Text excerpt:
::::
Is Content Native? Is Native Content? Questions We're All Asking...

January 2, 2014

By Skip Brand, MediaPost

Over the past year, the term "native advertising" has evolved from a simple industry buzzword into a complex, frequently debated advertising strategy being heralded as the future of digital. At the same time, content is considered the number one marketing priority this year, according to eMarketer. The two are often mentioned concurrently. So the question often proposed to me is if there is a difference between native advertising and content marketing. I always reply with the same answer: There is no fundamental difference.

Despite how it’s been perceived, native is not a new concept. One of the oldest forms of native is the advertorial. A favorite of print publishers for decades, the advertorial was the method of reaching readers with advertising disguised as content that matched the look and feel of the magazine’s layout. It was not long before this idea translated itself to the Web in the form of sponsored content within news streams and on web sites — whether it was sponsored posts on Facebook, or, dare I say, ads in pre-roll videos. Even though one was in print form and one was digital, both are comparable in that they were part of open and closed platforms. They were native to the media it lived on. The newest form of native is content living within an ad unit itself.
::::
Records provided:
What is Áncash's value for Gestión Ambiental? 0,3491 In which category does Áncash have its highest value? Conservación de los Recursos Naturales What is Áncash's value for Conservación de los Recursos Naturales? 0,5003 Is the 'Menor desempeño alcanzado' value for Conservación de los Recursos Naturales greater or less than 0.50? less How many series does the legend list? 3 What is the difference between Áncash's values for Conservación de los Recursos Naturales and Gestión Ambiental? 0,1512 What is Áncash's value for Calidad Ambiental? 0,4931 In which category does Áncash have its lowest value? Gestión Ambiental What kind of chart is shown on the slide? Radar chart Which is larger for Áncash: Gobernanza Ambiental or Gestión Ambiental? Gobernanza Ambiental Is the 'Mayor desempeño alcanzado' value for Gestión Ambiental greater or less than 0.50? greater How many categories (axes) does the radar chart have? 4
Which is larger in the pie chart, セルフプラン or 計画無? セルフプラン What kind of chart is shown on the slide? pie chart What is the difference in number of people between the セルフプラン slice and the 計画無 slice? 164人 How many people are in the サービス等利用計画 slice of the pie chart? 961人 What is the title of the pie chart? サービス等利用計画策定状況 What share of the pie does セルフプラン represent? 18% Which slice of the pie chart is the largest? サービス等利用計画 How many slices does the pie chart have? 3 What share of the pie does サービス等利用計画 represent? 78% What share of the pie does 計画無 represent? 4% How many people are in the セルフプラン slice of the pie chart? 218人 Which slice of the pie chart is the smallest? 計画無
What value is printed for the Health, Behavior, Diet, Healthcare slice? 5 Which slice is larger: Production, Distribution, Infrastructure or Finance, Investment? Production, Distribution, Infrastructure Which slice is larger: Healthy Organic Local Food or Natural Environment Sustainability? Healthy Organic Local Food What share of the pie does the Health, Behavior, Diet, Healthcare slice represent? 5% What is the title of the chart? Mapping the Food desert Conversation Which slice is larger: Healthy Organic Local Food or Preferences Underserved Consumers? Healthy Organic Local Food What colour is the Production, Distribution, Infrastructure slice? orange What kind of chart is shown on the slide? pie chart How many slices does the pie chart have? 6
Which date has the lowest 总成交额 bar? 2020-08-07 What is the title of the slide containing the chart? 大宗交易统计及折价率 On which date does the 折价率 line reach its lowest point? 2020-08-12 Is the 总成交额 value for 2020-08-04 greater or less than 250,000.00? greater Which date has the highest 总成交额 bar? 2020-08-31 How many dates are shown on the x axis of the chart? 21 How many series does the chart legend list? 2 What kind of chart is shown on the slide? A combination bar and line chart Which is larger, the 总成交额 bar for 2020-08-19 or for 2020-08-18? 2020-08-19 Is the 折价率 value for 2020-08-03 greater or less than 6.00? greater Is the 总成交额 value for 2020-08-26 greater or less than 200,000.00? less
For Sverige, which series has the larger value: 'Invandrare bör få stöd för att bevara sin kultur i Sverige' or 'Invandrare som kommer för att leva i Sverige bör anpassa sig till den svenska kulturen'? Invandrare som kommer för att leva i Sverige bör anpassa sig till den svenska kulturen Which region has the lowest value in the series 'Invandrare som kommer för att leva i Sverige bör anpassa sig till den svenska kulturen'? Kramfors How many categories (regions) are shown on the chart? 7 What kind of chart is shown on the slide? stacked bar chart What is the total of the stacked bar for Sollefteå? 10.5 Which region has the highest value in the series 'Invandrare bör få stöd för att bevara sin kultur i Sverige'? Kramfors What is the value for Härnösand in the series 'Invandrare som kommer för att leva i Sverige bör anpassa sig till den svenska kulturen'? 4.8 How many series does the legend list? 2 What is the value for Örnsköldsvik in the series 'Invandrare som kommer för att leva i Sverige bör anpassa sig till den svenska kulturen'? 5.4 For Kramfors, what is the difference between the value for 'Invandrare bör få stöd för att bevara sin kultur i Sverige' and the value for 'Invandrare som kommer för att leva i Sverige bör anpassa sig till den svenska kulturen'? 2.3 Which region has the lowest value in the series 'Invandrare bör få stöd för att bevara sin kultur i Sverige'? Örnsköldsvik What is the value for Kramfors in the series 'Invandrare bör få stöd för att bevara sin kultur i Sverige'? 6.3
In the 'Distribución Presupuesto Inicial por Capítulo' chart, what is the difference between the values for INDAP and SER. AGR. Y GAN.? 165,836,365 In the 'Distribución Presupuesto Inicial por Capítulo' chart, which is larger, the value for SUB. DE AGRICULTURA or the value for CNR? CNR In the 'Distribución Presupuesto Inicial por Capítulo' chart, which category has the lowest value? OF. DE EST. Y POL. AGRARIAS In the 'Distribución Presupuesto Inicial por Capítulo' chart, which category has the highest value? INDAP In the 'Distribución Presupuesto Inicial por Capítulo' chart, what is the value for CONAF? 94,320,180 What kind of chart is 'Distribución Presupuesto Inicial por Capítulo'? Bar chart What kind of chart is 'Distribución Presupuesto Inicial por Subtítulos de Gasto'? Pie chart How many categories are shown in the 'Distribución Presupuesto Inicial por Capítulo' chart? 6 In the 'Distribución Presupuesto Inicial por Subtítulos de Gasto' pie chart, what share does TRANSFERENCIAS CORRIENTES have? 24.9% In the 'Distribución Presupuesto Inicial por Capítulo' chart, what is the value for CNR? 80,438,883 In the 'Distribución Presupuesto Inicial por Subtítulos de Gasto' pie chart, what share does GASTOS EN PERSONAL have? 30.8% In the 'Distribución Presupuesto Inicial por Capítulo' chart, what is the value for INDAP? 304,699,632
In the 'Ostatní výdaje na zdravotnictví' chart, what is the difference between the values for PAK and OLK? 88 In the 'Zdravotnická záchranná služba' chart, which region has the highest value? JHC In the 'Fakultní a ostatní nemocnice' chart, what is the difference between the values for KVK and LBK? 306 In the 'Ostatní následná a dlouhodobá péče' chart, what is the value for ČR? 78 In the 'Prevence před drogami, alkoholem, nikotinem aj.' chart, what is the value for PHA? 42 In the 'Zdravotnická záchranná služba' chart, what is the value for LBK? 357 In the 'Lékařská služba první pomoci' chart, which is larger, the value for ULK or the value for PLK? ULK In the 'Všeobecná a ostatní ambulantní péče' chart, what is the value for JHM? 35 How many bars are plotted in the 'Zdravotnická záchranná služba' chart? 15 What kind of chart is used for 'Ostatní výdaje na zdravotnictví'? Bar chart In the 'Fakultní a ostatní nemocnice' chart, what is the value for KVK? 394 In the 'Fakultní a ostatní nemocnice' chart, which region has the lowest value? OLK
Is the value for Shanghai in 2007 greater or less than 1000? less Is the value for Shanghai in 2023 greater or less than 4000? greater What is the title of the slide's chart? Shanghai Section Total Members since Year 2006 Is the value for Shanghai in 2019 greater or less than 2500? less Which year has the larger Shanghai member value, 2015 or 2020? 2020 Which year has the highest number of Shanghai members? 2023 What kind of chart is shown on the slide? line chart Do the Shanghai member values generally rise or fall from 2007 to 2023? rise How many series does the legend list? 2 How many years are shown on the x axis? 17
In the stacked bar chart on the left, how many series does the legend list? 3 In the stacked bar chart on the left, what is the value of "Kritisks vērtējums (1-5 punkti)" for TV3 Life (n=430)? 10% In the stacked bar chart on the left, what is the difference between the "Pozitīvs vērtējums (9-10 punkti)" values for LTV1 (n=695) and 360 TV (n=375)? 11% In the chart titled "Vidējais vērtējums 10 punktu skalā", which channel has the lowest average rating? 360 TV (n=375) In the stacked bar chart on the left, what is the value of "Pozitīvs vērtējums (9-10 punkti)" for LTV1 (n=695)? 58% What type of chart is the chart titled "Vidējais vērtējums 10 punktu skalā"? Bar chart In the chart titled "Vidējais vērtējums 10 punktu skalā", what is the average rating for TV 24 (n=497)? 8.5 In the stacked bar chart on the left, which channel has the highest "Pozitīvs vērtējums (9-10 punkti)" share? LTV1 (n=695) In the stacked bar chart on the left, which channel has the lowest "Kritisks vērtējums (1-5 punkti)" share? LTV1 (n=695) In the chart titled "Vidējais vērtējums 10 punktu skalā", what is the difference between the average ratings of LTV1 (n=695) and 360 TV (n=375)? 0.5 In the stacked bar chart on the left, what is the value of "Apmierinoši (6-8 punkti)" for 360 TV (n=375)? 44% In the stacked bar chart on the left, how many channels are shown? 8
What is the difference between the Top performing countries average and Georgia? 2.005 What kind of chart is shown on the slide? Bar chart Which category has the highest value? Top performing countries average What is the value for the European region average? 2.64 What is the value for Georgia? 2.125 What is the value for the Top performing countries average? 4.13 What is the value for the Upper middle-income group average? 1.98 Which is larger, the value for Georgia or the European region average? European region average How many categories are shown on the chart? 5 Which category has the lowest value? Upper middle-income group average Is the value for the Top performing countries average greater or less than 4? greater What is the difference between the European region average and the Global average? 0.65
::::
Assignment A: In the article on native advertising, what is named as one of the oldest forms of native advertising?
Assignment B: Echo the article on native advertising word for word, between "Is Content Native?" and "no fundamental difference.", inclusive.
The rows play no part in this work.

Written solution A: The advertorial.

Written solution B:
Is Content Native? Is Native Content? Questions We're All Asking...

January 2, 2014

By Skip Brand, MediaPost

Over the past year, the term "native advertising" has evolved from a simple industry buzzword into a complex, frequently debated advertising strategy being heralded as the future of digital. At the same time, content is considered the number one marketing priority this year, according to eMarketer. The two are often mentioned concurrently. So the question often proposed to me is if there is a difference between native advertising and content marketing. I always reply with the same answer: There is no fundamental difference.